** BEGIN The records **
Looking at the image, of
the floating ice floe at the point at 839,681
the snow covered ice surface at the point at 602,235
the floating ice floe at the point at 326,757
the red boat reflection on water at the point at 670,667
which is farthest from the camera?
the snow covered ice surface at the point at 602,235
** END The records **
What you will do: Reproduce the material above word for word, keeping every line in its original order.

Written response:
Looking at the image, of
the floating ice floe at the point at 839,681
the snow covered ice surface at the point at 602,235
the floating ice floe at the point at 326,757
the red boat reflection on water at the point at 670,667
which is farthest from the camera?
the snow covered ice surface at the point at 602,235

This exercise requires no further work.